Part 3: Living in the Light (2–3 minutes)Now, I want you to imagine this: you’re in a dark room. There’s no mirror, no window, nothing. You’re stumbling around, trying to figure out who you are. You bump into things, you trip banging your knee, and some one tells you to go right. The next person says go the other way. You keep trying to do what they say, but just feel confused and angry. Another voice whispers, “You’ll never get out.” And in the dark, you start to believe it.
But the moment when you choose to switch the light on, you see that the door is right there. That those people were just entertaining themselves at your expense.
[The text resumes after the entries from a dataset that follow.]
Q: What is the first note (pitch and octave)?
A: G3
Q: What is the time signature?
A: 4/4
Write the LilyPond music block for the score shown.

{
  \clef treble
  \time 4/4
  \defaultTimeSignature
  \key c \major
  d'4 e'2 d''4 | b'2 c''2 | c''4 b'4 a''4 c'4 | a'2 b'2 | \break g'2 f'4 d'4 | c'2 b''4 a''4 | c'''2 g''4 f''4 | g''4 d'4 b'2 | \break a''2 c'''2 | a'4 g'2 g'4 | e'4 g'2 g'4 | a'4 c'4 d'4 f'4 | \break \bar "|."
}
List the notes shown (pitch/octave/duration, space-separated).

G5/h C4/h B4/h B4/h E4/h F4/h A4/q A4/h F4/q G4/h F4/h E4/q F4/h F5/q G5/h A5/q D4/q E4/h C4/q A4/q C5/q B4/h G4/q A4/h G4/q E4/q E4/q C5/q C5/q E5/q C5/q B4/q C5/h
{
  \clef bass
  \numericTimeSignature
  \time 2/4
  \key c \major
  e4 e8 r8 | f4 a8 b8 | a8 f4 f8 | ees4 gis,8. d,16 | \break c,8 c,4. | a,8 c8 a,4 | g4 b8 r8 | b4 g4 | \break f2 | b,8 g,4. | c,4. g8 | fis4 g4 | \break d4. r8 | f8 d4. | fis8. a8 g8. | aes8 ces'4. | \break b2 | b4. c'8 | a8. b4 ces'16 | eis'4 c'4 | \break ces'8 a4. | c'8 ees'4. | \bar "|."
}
You see clearly the way to go.
That's what it is like you stay with Jesus and listen to him. You see the girl God created—unique, gifted, and filled with purpose. Partnering with Jesus you begin the greatest adventure of your life. All your emotions are there and sometimes you will still stumble, but he is the one that helps you up and dusts you off, encouraging you to keep going.
That is now you learn and grow.
That’s what happens when you stop letting the world define you and start believing what God has already said about you.
Now, let’s get practical. How do you live in that light?
Catch Comparison. When you start scrolling and the jealousy hits, pause. Remind yourself: “She’s her. I’m me. God didn’t make a mistake with me.”
Call Out the Truth. When a lie pops into your mind—“You're a failure”—replace it with truth: “I am wonderfully made.”
Use Your Gifts With Gratitude. God gave you talents not to compete but to serve and have some fun. If you can sing, sing. If you’re a good listener, listen. If you’re creative, create. When you use what you’ve been given with a grateful heart, it sets you free from comparison.
Part 4: Reflection + Storytelling (2 minutes) I want to tell you about a girl I met online. She was using drugs and sleeping with random guys for a thrill. “I didn’t even want to be here anymore.”
Looking at this sweet girl, I knew she was trying to escape all the hurt she had faced in her life. The drugs were an attempt to numb all the chaos inside. To feel happy for just a moment. The random sex, as an attempt to feel loved and comforted.
I didn't judge her. Or think she was a bad person. It actually hurt my heart. I wanted to hug her. To tell her that the answer to her pain and the healing she needed could be found through choosing Jesus and allowing Holy Spirit to renew and restore her broken heart.
Over the next few months as we talked, I explained that God could offer her a way to breathe again to feel free. I'm not talking about a bunch of religious junk that makes you feel terrible. I told her she had to connect with him for real. Let his presence fil her life.
She listened and was respectful. She asked me the hard questions. Like how could God let some of those terrible things happen to her. We talked through it all.
She would wander away, but then eventually come back and start talking to me again. After several years of wandering back to darkness, she finally had enough. She chose light. She found an organization that offered Christian mentoring, she went to rehab to get clean, and she is on the journey towards healing.
Layer by layer God can heal all the broken places in her. He loves her too much to leave her wounded and falling apart. It's a relief to see her make the choice to let God help her.
Takeaway + Challenge (1 minute)So here’s your challenge this week:
Write down three truths from God’s Word about who you are.
Keep them on your phone, in your journal, or on sticky notes on your mirror.
And when comparison or insecurity creeps in, speak them over yourself. Out loud.
Don’t let the world tell you who you are. Let the One who made you define you.
Closing (1 minute)Girls, you were made for more than living in the dark. You were made for light, freedom, and love. Don’t settle for living below who you were created to be.
Thanks for hanging out with me today on the Faithful Chicks Podcast. Remember—you’re loved, you’re chosen, and you’re wonderfully made. Step into that truth this week, and watch how it changes the way you see yourself.